AUFGABEN
A. Stimmen die folgenden Aussagen mit dem Forumstext über die epischen Steine überein? Antworte bei jeder mit Ja oder Nein und zitiere die entscheidenden Worte wörtlich.
(i) Laut dem ersten Beitrag hätten die epischen Steine den Vorteil auf +21 reduziert.
(ii) Der Beitrag von Grobs trägt das Datum 5. Juni 2009.
(iii) Laut dem ersten Beitrag arbeitet Blizzard am Lag.
B. Setze den Forumstext über die epischen Steine nach seinem letzten Satz fort.

── SEITE ──

Und morgen kommt das Christkind gell?

Wer denken k a n n, ist klar im Vorteil:

Die epischen Steine, welche früher oder später ohnehin gekommen wären hätten den Vorteil auf lächerliche +21 reduziert (je nach Drachenauge). Aber nein Blizzard hört lieber auf die ganzen Kinder und ändert unwichtige Dinge, anstatt am Lag, Inhalt zu arbeiten unglaublich sowas.


----------



## Grobs (5. Juni 2009)

rauch n bisl weniger von deinem zeug, towlie...so ignorant kann man doch gar nicht sein oder etwa doch?
oder DENKST du das bei blizzard daran noch keiner gedacht hat was mit juwe passiert wenn sie die epischen steine einführen...

───
── DATENBLOCK ──

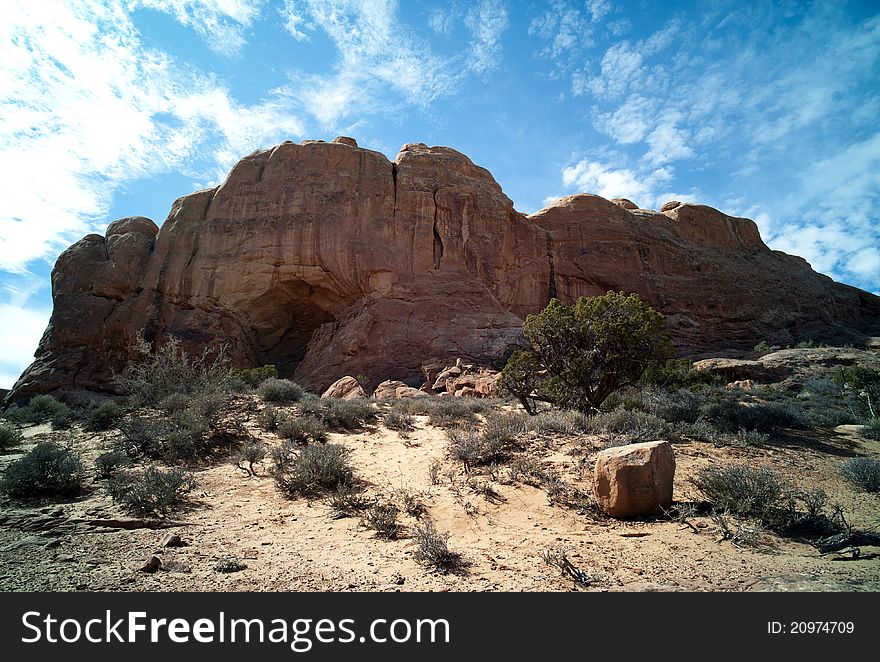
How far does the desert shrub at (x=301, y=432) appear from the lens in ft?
29.2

───

LÖSUNGEN
A.
(i) Ja: „Die epischen Steine, welche früher oder später ohnehin gekommen wären hätten den Vorteil auf lächerliche +21 reduziert“
(ii) Ja: „Grobs (5. Juni 2009)“
(iii) Nein: „ändert unwichtige Dinge, anstatt am Lag, Inhalt zu arbeiten“

B.
ich glaube zumindest das blizzard weiterdenkt als du es gerade tust und aufgewertete rezepte o.ä. zum ausgleich ins spiel bringt.

und bevor du nach inhalt schreist
- algalon im 10/25er besiegt?
- alle erfolge erledigt?
- #1 in deiner battlegroup in allen arena brackets?
- usw usf

nein? dann hast du noch ein wenig zu tun...
interessiert dich alles nicht? warum spielst du das spiel, bzw brauchst du inhalte?


----------



## Tja (5. Juni 2009)

Grobs schrieb:


> rauch n bisl weniger von deinem zeug, towlie...so ignorant kann man doch gar nicht sein oder etwa doch?
> oder DENKST du das bei blizzard daran noch keiner gedacht hat was mit juwe passiert wenn sie die epischen steine einführen...
> ich glaube zumindest das blizzard weiterdenkt als du es gerade tust und aufgewertete rezepte o.ä. zum ausgleich ins spiel bringt.
> 
> ...



Was ich denke und was nicht, lass mal meine Sorge sein d a n k e. 

Inhalte:
Hardmode/Erfolge => kein Inhalt =>kein Algalon
PvP => kein Interesse


----------



## Kehro (7. Juni 2009)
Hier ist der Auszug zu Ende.